Toujours sur la réglementation, la directive NIS 2 sera aussi une précieuse aide pour remonter les curseurs de sécurité de plusieurs opérateurs. « Le projet de loi de transposition devrait arriver au printemps », assure Vincent Strubel, sans pouvoir donner de date plus précise. Difficile aussi pour lui d’évaluer le nombre d’acteurs concernés en parlant d’un coefficient multiplicateur « 10, 20 ou 30 ». Une chose est sûre au regard du public visé, « les exigences seront plus limitées » et la façon de communiquer doit s’adapter. « Par exemple, sur NIS 2, la notion d’analyse de risque que nous pratiquons couramment ne peut pas s’imposer à des petits acteurs », souligne le dirigeant.

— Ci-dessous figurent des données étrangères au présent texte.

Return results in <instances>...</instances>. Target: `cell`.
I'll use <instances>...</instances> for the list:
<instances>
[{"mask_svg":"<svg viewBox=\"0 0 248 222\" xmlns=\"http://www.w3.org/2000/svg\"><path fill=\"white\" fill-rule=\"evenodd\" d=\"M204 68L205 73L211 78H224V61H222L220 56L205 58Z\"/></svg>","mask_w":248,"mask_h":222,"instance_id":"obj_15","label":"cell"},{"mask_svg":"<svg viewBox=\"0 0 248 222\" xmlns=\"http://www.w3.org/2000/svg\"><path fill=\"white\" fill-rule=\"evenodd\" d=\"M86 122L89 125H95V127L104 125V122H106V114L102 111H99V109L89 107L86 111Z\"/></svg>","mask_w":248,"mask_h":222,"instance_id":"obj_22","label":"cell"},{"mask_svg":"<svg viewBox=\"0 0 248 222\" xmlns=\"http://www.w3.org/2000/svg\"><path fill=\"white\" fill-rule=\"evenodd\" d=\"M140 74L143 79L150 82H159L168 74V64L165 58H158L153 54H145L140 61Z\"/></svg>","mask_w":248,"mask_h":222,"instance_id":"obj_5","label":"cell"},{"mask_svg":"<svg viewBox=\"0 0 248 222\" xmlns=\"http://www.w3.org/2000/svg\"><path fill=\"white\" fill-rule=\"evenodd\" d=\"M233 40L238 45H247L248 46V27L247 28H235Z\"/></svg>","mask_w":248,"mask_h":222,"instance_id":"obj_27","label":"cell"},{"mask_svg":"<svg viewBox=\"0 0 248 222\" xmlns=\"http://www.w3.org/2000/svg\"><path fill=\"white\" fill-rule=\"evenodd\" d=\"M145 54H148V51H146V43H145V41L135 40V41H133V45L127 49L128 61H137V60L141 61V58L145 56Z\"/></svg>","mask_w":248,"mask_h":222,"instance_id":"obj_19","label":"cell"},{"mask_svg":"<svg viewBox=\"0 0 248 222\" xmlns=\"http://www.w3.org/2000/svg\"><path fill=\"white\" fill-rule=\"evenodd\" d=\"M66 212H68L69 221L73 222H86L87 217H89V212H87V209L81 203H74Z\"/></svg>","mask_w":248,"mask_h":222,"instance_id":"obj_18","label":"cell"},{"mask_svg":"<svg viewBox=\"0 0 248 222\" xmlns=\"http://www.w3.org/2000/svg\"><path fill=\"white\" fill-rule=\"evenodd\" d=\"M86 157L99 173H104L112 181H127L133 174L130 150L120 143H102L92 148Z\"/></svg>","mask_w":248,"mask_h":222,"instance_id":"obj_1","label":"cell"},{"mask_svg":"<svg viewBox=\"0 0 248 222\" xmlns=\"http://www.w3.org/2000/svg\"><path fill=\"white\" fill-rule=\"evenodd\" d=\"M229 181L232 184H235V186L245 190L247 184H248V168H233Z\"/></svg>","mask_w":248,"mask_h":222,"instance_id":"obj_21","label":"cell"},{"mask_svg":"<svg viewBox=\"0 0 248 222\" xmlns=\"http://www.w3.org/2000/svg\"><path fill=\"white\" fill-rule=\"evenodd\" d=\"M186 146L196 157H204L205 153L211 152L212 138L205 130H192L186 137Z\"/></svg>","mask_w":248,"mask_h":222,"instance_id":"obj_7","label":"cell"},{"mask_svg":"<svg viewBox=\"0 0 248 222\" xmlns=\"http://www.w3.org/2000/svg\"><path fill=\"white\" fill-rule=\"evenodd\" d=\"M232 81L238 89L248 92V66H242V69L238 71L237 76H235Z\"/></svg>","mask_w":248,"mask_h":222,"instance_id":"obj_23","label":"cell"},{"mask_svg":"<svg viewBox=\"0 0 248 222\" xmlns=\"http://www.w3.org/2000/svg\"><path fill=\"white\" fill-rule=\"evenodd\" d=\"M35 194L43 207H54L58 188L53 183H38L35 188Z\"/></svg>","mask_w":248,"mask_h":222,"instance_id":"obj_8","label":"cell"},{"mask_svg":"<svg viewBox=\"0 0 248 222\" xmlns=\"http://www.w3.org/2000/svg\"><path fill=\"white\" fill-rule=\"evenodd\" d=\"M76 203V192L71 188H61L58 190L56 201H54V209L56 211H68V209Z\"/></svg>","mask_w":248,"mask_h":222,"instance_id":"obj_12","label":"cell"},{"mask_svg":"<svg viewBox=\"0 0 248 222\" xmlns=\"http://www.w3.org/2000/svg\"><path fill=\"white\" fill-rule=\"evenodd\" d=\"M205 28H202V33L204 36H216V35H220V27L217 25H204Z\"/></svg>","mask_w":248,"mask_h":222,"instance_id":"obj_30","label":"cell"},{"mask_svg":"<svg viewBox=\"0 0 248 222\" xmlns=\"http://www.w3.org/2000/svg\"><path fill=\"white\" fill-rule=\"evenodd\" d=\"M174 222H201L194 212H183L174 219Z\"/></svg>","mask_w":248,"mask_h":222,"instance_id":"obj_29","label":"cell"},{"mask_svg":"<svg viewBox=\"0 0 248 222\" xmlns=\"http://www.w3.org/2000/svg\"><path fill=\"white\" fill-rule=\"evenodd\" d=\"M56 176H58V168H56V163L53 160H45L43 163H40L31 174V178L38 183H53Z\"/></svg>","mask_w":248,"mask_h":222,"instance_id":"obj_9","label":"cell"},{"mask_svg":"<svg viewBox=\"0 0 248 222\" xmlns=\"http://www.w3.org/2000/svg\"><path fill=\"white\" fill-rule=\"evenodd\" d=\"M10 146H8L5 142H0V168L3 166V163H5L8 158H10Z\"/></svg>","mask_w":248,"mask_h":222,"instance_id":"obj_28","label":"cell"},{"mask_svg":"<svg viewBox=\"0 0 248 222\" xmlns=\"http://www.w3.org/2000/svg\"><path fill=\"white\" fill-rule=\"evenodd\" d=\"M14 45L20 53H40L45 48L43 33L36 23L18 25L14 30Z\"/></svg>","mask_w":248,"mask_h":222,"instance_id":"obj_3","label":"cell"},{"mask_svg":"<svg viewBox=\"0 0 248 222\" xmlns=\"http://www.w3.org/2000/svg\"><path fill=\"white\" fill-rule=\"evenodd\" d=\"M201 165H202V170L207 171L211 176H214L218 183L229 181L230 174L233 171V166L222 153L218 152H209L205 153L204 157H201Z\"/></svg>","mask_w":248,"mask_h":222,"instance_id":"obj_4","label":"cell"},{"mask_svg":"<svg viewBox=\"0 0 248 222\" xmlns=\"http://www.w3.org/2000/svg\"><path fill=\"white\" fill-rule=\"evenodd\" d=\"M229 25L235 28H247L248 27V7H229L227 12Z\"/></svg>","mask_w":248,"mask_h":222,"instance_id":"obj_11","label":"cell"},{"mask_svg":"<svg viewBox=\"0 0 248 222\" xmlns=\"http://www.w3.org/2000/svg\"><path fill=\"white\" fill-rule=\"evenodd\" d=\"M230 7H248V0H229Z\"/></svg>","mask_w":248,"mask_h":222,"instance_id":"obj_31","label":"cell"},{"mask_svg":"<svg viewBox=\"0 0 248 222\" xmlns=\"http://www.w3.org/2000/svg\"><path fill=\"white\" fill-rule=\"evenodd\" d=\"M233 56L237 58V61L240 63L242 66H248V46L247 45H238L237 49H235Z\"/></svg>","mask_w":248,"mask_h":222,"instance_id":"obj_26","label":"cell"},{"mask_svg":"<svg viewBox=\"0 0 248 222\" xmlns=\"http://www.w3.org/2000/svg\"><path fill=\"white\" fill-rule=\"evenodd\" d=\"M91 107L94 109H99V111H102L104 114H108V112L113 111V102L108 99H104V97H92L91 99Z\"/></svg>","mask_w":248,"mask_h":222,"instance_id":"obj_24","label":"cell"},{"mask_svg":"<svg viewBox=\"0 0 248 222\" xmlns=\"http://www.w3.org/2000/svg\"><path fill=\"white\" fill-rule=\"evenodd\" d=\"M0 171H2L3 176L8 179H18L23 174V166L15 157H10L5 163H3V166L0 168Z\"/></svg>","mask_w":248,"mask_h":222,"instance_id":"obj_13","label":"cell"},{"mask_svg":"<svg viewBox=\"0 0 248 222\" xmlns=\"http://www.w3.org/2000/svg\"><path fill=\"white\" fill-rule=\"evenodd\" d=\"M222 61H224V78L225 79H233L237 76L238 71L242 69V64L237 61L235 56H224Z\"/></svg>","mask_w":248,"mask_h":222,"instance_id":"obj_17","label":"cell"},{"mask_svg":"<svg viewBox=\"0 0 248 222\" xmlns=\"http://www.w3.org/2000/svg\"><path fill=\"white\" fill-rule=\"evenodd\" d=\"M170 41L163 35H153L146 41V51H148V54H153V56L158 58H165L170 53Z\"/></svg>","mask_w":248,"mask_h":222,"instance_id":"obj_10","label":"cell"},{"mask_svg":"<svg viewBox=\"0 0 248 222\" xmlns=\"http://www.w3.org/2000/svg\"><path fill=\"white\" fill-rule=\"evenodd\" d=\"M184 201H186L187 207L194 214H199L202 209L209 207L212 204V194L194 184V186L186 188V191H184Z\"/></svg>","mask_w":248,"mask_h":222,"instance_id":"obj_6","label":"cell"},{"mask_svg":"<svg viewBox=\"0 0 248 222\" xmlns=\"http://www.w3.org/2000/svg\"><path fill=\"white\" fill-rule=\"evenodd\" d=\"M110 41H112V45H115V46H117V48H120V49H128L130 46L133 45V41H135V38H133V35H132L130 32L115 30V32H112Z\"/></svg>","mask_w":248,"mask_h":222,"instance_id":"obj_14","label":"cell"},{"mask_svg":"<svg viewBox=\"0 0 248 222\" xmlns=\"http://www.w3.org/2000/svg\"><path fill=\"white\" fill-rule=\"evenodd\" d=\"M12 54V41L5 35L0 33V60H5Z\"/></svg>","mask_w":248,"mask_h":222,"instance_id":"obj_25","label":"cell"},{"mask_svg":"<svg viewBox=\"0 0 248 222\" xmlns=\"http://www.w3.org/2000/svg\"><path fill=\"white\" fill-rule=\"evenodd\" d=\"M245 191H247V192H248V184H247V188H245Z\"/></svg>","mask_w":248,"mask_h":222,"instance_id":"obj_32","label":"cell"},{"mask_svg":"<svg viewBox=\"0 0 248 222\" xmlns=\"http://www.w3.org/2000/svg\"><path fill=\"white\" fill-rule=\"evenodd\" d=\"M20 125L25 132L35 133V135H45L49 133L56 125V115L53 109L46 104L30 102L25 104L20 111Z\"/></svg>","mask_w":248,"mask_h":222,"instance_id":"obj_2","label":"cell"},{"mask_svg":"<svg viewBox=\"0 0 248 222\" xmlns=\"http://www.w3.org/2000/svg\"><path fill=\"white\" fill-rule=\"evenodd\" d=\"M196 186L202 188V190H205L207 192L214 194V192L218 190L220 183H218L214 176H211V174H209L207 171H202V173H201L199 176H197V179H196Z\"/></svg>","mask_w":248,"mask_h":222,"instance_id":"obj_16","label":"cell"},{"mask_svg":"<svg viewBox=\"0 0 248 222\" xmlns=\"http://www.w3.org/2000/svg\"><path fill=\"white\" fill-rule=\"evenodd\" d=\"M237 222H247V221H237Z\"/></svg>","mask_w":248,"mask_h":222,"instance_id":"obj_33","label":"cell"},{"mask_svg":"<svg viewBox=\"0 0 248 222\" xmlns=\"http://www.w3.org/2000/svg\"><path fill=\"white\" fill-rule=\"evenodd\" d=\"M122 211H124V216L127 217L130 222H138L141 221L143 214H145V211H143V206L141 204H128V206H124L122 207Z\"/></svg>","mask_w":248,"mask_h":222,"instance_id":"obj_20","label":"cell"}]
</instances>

Travailler avec des réseaux de plus en plus nombreux
Ces changements impliquent « de travailler en réseaux ». Un pluriel sciemment choisi par le patron de l’Anssi tant le nombre d’acteurs se multiplie. « Il y a les existants comme les prestataires (audit, réponse à incident, …) pour lequels des qualifications ont été mises en place », précise-t-il. Tout en ajoutant que des évolutions sont attendues sur le référentiel PRIS (prestataires de réponse aux incidents de sécurité), mais aussi sur l’audit. « Des évolutions dans une optique de création de certification européenne », glisse Vincent Strubel. Par ailleurs, l’agence travaille sur le champ de la remédiation pour « établir un corpus doctrinal sur le sujet ».
Parmi les acteurs nouveaux, l’Anssi identifie les CSIRT, notamment ceux qui se sont développés en régions. « Ils sont une aide précieuse et nous sommes convaincus de leur utilité », assène Vincent Strubel, ajoutant « et je n’ai pas fait euphémisme en LV1 ». Une pique adressée à la presse qui avait relevé cet été la faible activité de ces centres de réponses à incident. Autres acteurs en lien avec l’Anssi, les fournisseurs de cloud où « il est nécessaire pour les données sensibles d’avoir des hautes exigences techniques et une garantie juridique d’immunité aux lois extraterritoriales, l’un ne va pas sans l’autre », observe le directeur général. Enfin, dernier réseau, l’échelon européen, « plusieurs initiatives s’effectuent à ce niveau, il faut aller maintenant vers plus de solidarité à travers la Cyber Solidarity Initiative, pour aider les Etats membres sur la réponse à incident ». L’écosystème et les enjeux ne cessent donc pas de grandir et Vincent Strubel veut compter « sur le noyau dur de la cybersécurité » réuni à Monaco pour l’aider à relever ces défis.